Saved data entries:
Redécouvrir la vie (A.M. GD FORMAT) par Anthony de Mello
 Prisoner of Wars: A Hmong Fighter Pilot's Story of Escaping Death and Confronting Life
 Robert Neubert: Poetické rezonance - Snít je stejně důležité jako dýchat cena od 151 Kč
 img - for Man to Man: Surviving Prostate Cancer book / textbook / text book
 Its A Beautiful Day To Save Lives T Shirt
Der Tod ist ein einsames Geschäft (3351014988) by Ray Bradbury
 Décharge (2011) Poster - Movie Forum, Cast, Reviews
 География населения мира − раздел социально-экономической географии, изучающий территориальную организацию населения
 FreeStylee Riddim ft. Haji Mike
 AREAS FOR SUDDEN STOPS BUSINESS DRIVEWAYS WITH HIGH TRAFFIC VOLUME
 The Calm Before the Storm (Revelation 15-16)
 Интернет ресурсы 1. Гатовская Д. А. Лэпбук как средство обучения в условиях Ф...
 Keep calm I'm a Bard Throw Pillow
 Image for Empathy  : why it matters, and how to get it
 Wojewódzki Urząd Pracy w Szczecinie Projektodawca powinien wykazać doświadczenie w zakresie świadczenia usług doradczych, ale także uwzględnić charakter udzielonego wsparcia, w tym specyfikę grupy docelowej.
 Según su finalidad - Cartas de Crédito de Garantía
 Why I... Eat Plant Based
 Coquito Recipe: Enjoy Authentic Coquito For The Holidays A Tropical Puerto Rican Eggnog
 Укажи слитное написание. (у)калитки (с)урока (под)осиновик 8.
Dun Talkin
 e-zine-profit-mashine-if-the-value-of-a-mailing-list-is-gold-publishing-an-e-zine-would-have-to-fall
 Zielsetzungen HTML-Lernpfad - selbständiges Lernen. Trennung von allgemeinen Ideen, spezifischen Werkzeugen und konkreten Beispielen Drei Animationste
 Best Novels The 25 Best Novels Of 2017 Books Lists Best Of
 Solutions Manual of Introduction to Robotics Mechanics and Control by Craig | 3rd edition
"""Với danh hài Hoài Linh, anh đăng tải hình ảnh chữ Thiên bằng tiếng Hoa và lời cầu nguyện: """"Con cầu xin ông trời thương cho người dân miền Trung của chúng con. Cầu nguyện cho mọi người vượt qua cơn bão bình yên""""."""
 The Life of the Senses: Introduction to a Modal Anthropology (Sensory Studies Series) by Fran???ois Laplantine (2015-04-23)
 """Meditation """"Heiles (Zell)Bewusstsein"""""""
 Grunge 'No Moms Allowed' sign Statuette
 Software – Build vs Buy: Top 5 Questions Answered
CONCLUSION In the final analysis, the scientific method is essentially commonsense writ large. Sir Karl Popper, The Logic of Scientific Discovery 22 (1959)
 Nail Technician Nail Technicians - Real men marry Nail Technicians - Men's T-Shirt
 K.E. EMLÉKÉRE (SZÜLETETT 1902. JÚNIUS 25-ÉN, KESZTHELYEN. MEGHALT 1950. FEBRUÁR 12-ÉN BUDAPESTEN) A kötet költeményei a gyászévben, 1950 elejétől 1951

→ Problem to solve:
Filter the records above down to the lines that hold the string "Life".

→ Answer space:
 Prisoner of Wars: A Hmong Fighter Pilot's Story of Escaping Death and Confronting Life
 The Life of the Senses: Introduction to a Modal Anthropology (Sensory Studies Series) by Fran???ois Laplantine (2015-04-23)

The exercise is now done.